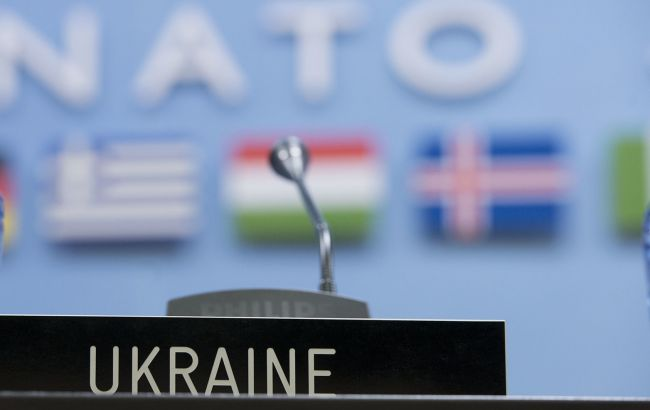В Кремле связали новый статус Украины в НАТО с войной на Донбассе
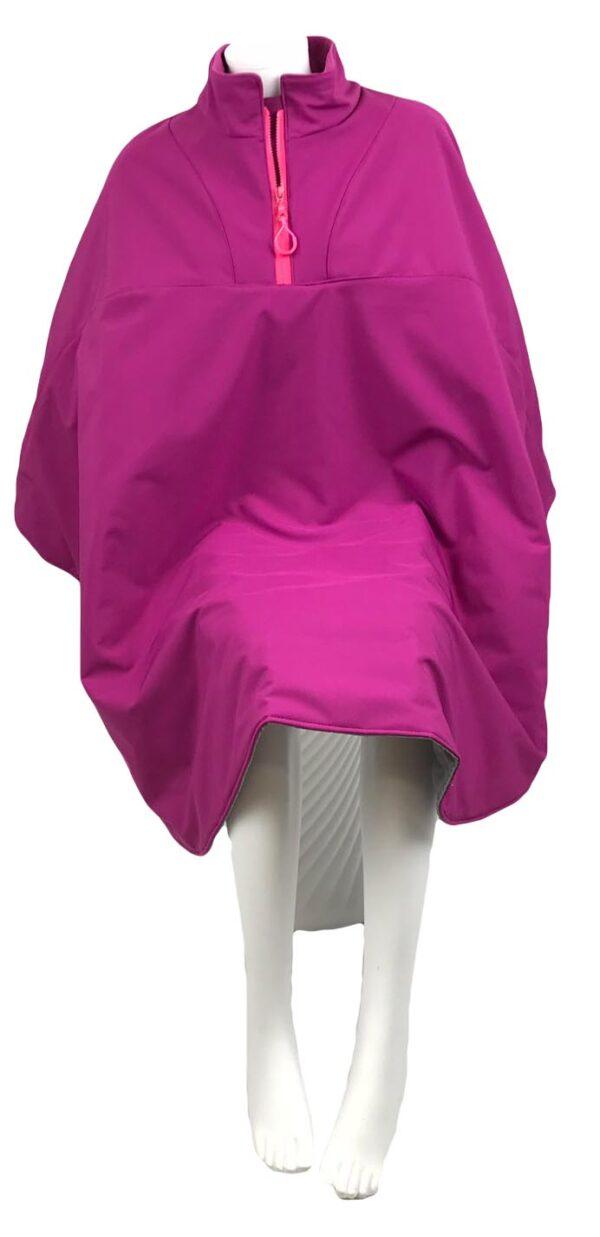 Vooraanzicht van de roze lange warme winddichte en waterafstotende rolstoelcape PRETTY IN PINK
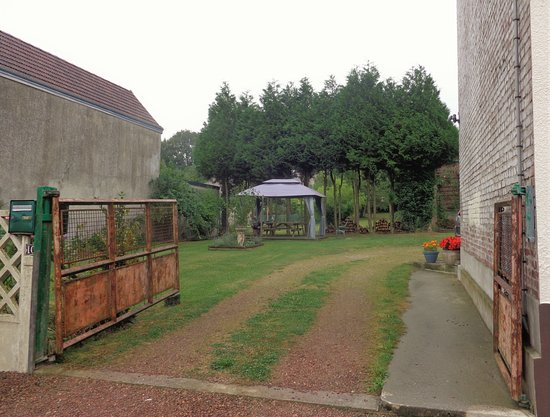 Martinpuich, France : Driveway B&B and yard with awning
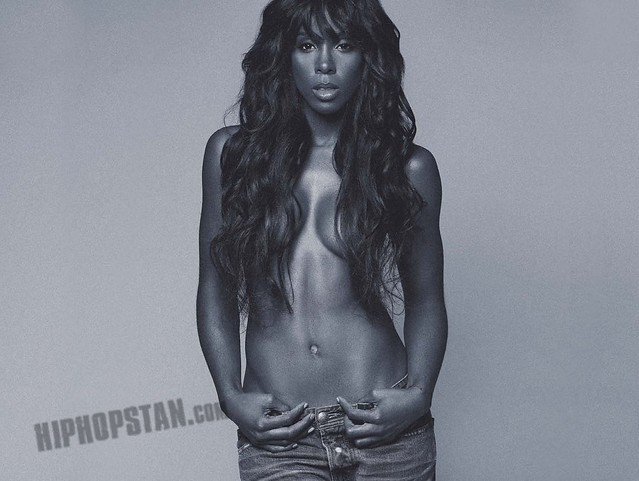 Kelly Rowland - Digital Booklet - Here I Am_Page_03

○ ○ ○ ○ ○

● What this task involves
Retype the data word for word, please, and keep the images out.

● Your response
В Кремле связали новый статус Украины в НАТО с войной на Донбассе
 Vooraanzicht van de roze lange warme winddichte en waterafstotende rolstoelcape PRETTY IN PINK
 Martinpuich, France : Driveway B&B and yard with awning
 Kelly Rowland - Digital Booklet - Here I Am_Page_03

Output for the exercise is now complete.